## DATASET RECORDS
......

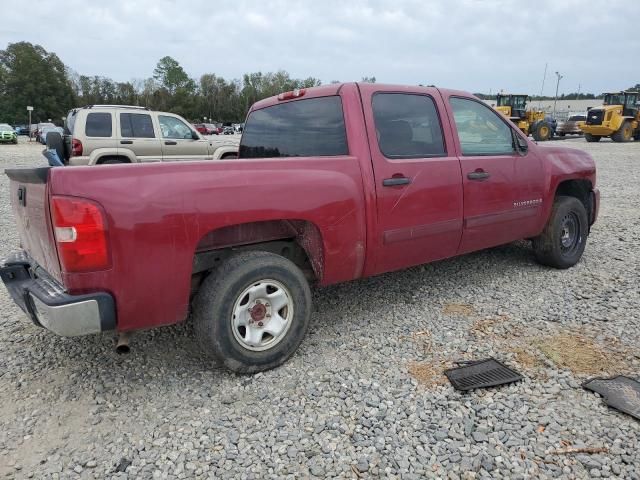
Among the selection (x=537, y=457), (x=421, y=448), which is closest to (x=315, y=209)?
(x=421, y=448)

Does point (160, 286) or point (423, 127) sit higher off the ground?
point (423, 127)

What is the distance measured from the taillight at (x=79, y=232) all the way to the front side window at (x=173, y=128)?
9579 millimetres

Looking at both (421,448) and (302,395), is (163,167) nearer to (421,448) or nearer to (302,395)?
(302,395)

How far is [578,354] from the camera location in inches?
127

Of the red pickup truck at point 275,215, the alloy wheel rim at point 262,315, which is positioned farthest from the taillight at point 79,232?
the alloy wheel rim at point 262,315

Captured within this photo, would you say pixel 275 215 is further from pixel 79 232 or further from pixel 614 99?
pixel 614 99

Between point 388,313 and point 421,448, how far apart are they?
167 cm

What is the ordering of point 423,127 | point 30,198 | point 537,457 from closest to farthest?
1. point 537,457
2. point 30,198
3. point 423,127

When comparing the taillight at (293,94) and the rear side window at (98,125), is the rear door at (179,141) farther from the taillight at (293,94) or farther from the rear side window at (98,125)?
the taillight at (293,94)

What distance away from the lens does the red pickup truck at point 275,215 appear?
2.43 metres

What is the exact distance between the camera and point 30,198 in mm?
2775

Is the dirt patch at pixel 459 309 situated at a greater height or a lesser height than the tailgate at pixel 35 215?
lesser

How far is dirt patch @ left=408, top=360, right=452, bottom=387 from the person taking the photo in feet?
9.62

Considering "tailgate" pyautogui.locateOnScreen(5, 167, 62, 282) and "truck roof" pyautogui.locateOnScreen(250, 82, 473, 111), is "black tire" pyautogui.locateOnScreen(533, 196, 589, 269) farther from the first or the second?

......

## REQUIREMENTS
Please write out the part of the items that opens with the line containing "What distance away" and runs through the end of the items, shifting every distance figure in the answers up by 71 and keeping all other lines as they are.

## RESPONSE TO THE TASK
What distance away from the lens does the red pickup truck at point 275,215 appear?
73.43 metres

What is the exact distance between the camera and point 30,198 in mm?
2846

Is the dirt patch at pixel 459 309 situated at a greater height or a lesser height than the tailgate at pixel 35 215?
lesser

How far is dirt patch @ left=408, top=360, right=452, bottom=387 from the person taking the photo in feet?
80.62

Considering "tailgate" pyautogui.locateOnScreen(5, 167, 62, 282) and "truck roof" pyautogui.locateOnScreen(250, 82, 473, 111), is "black tire" pyautogui.locateOnScreen(533, 196, 589, 269) farther from the first or the second?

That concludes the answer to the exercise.